The roughly 2,500 participants taking part in upcoming Loya Jirga called by President Hamid Karzai to discuss the Kabul-Washington Bilateral Security Agreement (BSA) will be divided into 17 different committees, officials of the Commission organizing the Jirga said on Sunday.
With only weeks left before the Jirga, which has garnered both support and criticism from Afghan politicians and experts, preparations to get everything in order and ready for the massive event are in full swing. The traditional form of democratic decision-making will bring together thousands of local, national, religious and political leaders from around the country.
“The participants of the Jirga will be divided into 17 committees, five of which are fixed, meaning they are representative of the National Assembly, Ulema Councils, Governors and Presidential candidates of the election,” explained Abdul Kahliq Hussaini Pashai, the Jirga Commission’s spokesman. “And the remaining ones will be representative of migrants, like those in Europe, Iran and so on, and the representatives of nomads.”
Just over a week ago the Administrative Board of the Jirga was announced with Sebghatullah Mujadadi as its Chairman, Sadeq Mudaber as the head of its Secretariat, Nematullah Shahrani as First Deputy and Said Hamed Gillani as Second Deputy.
Mudaber recently said that if the Taliban and Islamic Party would be allowed to participate in the Jirga so along as they recognized its decision-making authority.
The Jirga was proposed by President Karzai back in August as a strategy to leave the future of the contentious security pact with Washington up to the Afghan people. The BSA is expected to outline the future of U.S. involvement in Afghan national security after the NATO combat mission ends in 2014, including the number and function of troops to remain behind for what has been called a “advising, training and assisting” mission. However, U.S. officials have also indicated the future of aid to Afghanistan is likely contingent on the agreement.
One of the key elements of the pact that the Jirga has been charged with deliberating on is the issue of U.S. troop immunity, which refers to whether or not U.S. troops in Afghanistan fall under Afghan or American judicial jurisdiction. U.S. officials have indicated a satisfactory outcome on the issue could determine whether or not the entire pact gets finalized.
Jirga’s are always dedicated to a single subject, which in this case, will be the troop immunity issue. No other topics of discussion can be raised for debate during the gathering.
There have been many criticisms of Karzai’s decision to hold the Jirga. Even the gathering’s Chairman voiced reservations about it after being named to the Administrative Board.
“There was no need for holding the Advisory Loya Jirga for signing the Bilateral Security Agreement. This could have been solved through discussions with the United States,” Mujadadi said.
A number of Afghan political parties have called into doubt the legality of the gathering and asserted that it must not be an interference to the spring elections.

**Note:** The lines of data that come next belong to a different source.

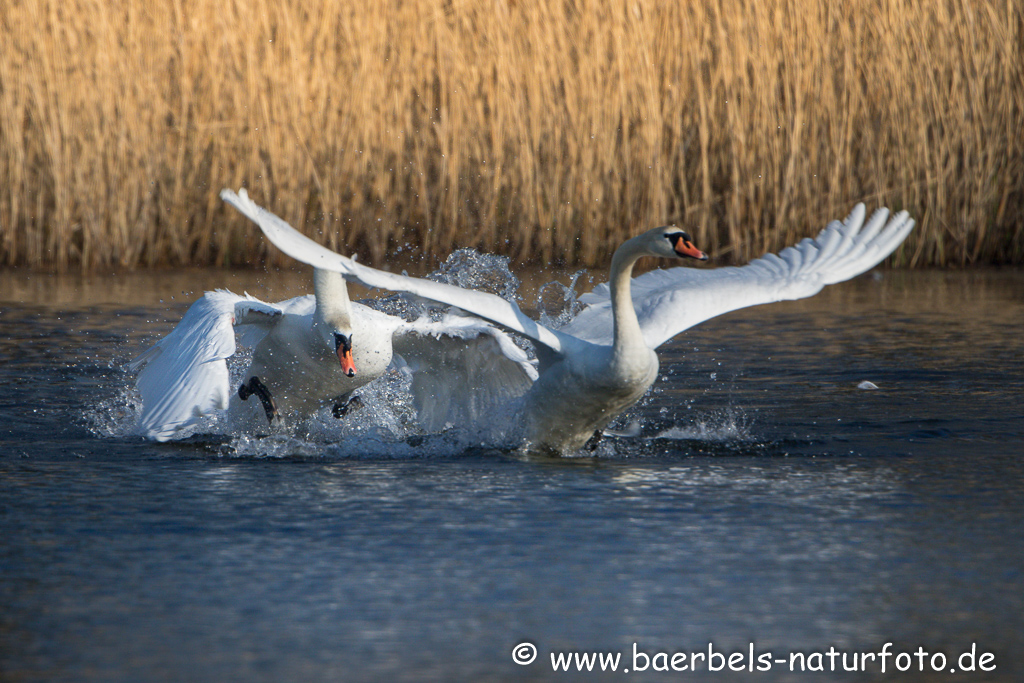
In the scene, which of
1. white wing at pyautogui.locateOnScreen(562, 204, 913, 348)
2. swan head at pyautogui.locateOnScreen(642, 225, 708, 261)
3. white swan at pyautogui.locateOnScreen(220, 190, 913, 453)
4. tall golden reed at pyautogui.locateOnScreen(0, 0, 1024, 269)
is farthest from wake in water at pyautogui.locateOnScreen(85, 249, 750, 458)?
tall golden reed at pyautogui.locateOnScreen(0, 0, 1024, 269)

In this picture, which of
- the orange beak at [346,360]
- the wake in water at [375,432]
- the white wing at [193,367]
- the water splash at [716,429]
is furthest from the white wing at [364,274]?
the water splash at [716,429]

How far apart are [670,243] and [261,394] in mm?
2186

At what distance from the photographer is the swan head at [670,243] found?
5582 millimetres

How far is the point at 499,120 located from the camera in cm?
1148

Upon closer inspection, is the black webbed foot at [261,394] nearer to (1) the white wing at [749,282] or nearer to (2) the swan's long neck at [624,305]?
(1) the white wing at [749,282]

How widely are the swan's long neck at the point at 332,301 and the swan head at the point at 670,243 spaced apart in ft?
4.61

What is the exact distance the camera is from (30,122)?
11.5 metres

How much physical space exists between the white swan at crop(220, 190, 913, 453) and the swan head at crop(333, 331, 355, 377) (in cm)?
78

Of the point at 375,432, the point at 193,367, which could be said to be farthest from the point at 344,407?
the point at 193,367

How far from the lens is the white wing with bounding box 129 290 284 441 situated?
584 centimetres

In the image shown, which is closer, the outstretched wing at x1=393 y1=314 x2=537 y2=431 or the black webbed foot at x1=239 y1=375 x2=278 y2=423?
the outstretched wing at x1=393 y1=314 x2=537 y2=431

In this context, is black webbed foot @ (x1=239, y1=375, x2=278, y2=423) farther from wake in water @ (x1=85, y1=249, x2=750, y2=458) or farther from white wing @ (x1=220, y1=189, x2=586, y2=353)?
white wing @ (x1=220, y1=189, x2=586, y2=353)

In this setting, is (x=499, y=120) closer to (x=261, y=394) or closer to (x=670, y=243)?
(x=261, y=394)

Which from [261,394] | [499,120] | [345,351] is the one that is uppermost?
[499,120]
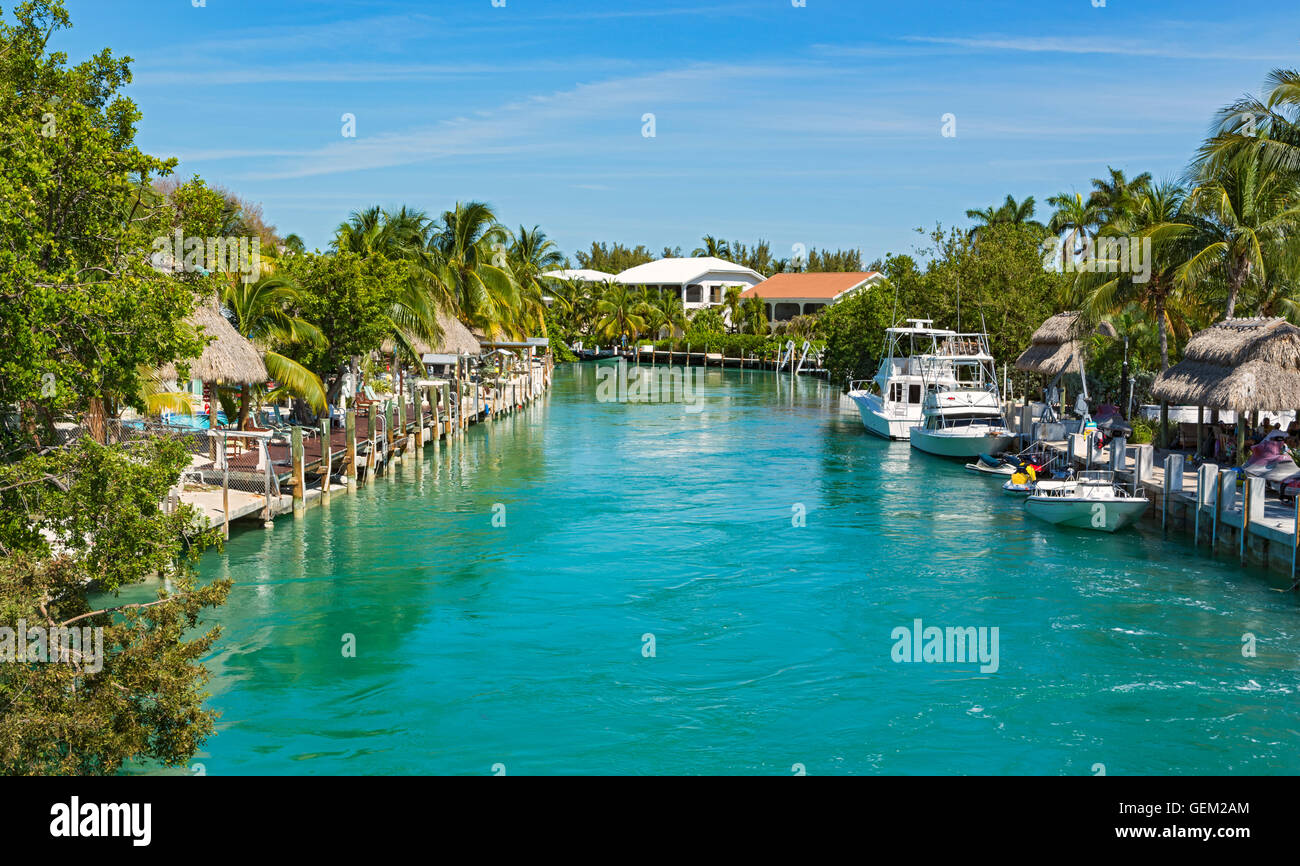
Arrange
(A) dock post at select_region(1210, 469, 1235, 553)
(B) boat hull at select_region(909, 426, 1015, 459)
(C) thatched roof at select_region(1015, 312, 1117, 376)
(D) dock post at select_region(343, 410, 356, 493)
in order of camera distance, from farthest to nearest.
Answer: (B) boat hull at select_region(909, 426, 1015, 459)
(C) thatched roof at select_region(1015, 312, 1117, 376)
(D) dock post at select_region(343, 410, 356, 493)
(A) dock post at select_region(1210, 469, 1235, 553)

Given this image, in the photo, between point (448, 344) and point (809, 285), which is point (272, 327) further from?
point (809, 285)

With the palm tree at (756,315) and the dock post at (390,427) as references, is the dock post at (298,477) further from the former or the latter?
the palm tree at (756,315)

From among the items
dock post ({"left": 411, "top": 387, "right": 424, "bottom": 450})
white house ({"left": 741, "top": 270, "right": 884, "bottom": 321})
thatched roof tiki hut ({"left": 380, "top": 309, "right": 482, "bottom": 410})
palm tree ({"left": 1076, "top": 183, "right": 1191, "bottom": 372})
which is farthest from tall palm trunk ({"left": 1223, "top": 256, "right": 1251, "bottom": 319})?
white house ({"left": 741, "top": 270, "right": 884, "bottom": 321})

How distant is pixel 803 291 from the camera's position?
318 ft

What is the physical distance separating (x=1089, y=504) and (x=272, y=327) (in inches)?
811

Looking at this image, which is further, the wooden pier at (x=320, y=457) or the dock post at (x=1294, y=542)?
the wooden pier at (x=320, y=457)

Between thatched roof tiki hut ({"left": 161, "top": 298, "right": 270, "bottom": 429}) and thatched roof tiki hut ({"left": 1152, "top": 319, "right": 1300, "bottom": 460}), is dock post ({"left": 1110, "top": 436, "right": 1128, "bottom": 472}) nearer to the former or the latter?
thatched roof tiki hut ({"left": 1152, "top": 319, "right": 1300, "bottom": 460})

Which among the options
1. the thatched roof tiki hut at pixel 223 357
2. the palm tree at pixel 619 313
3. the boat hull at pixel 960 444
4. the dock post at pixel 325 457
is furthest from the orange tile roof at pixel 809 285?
the thatched roof tiki hut at pixel 223 357

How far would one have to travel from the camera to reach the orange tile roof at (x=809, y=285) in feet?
309

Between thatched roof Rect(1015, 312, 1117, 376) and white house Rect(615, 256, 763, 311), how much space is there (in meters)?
70.5

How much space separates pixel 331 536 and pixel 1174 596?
16739 mm

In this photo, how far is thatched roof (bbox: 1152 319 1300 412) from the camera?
22.1 meters

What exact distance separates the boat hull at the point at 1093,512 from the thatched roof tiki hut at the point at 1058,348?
8.58m

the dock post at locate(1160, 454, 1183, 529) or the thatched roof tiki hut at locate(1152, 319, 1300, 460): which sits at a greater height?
the thatched roof tiki hut at locate(1152, 319, 1300, 460)
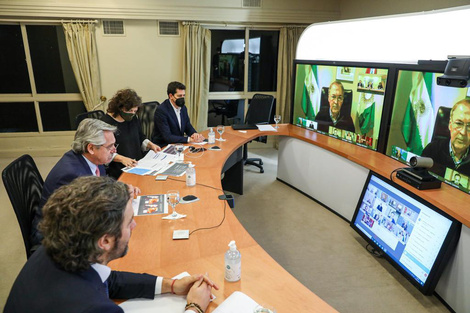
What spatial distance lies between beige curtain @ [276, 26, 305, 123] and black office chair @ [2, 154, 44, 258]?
4074 millimetres

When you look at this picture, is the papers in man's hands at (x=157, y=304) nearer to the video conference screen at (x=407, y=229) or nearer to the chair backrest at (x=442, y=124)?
the video conference screen at (x=407, y=229)

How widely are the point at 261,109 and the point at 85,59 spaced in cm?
287

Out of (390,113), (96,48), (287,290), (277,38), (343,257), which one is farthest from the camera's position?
(277,38)

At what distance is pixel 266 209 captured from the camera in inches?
146

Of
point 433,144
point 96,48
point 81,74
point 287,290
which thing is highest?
point 96,48

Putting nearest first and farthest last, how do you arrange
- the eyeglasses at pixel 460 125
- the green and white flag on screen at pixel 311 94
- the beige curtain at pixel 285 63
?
the eyeglasses at pixel 460 125
the green and white flag on screen at pixel 311 94
the beige curtain at pixel 285 63

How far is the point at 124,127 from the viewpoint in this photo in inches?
116

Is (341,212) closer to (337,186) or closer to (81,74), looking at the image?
(337,186)

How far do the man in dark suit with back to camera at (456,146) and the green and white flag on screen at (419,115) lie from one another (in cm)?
14

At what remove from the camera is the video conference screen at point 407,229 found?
2158 mm

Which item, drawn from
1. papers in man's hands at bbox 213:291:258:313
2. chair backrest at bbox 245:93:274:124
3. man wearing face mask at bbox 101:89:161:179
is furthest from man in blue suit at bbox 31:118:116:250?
chair backrest at bbox 245:93:274:124

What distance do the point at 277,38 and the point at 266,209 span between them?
11.3ft

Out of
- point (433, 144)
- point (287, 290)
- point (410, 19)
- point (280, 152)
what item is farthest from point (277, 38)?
point (287, 290)

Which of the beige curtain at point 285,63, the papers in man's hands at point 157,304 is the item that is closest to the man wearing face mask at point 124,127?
the papers in man's hands at point 157,304
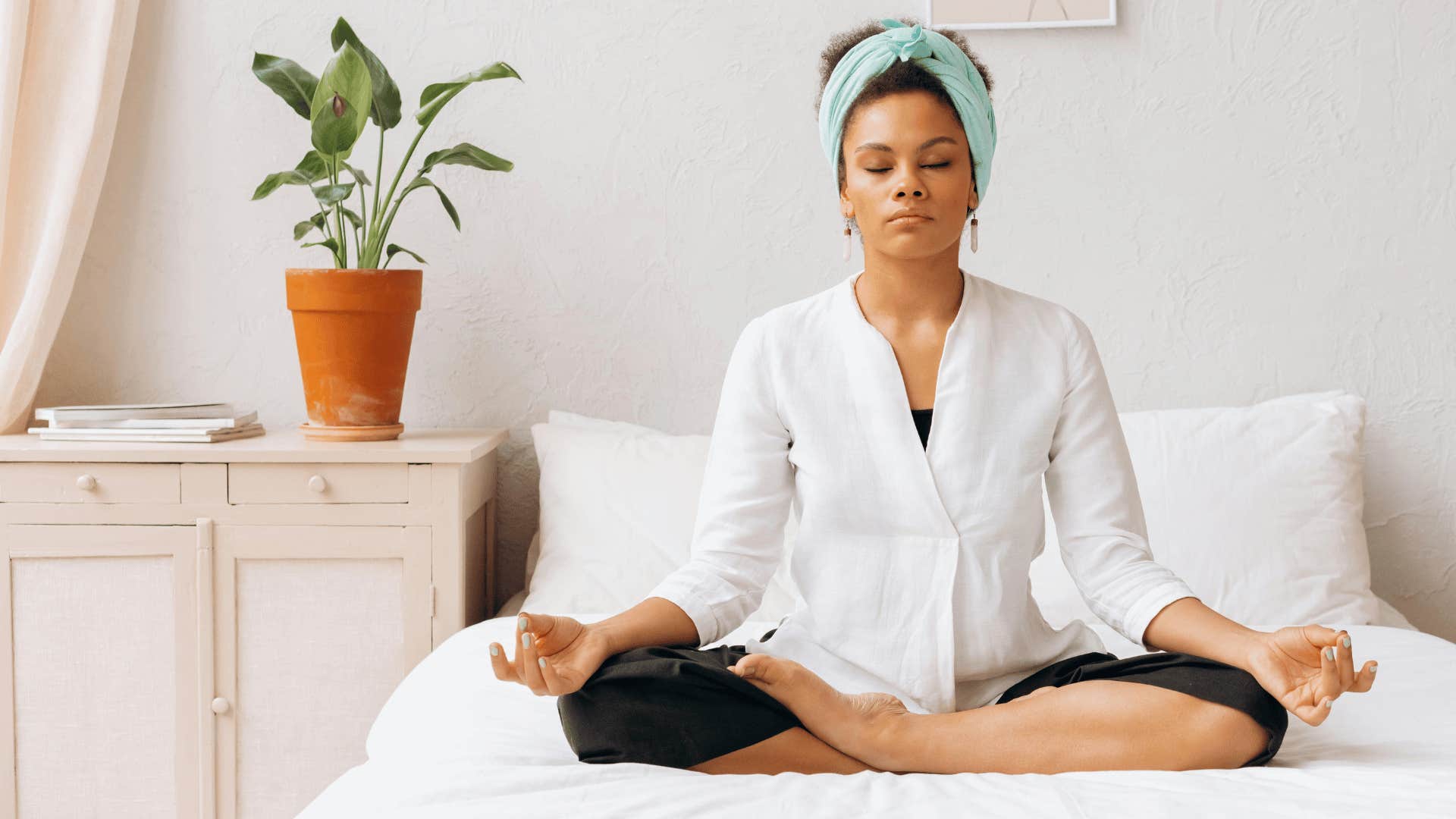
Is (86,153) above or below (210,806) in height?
above

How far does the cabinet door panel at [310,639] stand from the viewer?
6.20 feet

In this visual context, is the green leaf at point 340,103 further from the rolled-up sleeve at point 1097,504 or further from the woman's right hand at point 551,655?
the rolled-up sleeve at point 1097,504

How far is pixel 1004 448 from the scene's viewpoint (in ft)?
4.39

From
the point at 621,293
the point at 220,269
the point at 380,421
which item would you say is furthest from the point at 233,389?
the point at 621,293

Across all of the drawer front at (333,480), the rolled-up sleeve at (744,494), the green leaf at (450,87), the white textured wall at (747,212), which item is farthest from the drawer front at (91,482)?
the rolled-up sleeve at (744,494)

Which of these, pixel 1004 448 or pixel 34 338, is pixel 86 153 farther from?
pixel 1004 448

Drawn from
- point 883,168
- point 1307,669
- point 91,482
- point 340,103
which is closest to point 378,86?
point 340,103

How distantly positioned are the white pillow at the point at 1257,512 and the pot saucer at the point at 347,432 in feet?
3.59

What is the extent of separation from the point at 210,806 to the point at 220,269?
3.20 feet

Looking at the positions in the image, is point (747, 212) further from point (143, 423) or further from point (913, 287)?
point (143, 423)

“The United States wants the agreement to be signed before the elections in Afghanistan, and the country has announced that it doesn’t want the election candidates to campaign while signing the agreement,” said Moeen Marastyal, the Deputy of the Right and Justice Party. “The Jirga must not prevent the elections from being held.”
Marastyal, like many others, sees the spring elections as not just pivotal in determining Afghanistan’s future, but also highly vulnerable. Although security issues have been the most talked about concern surrounding the elections, manipulation by public officials also has caused plenty of hand-wringing. In fact, anything significant and unpredictable, whether the Jirga or reconciliation talks with the Taliban, has been suspected of being a potential disruption to the election process.
Nevertheless, the Jirga is moving forward. And with the BSA in the balance, it will likely play a crucial role in determining what Afghanistan looks like after 2014 regardless of who finds themselves in the Presidential Palace next April.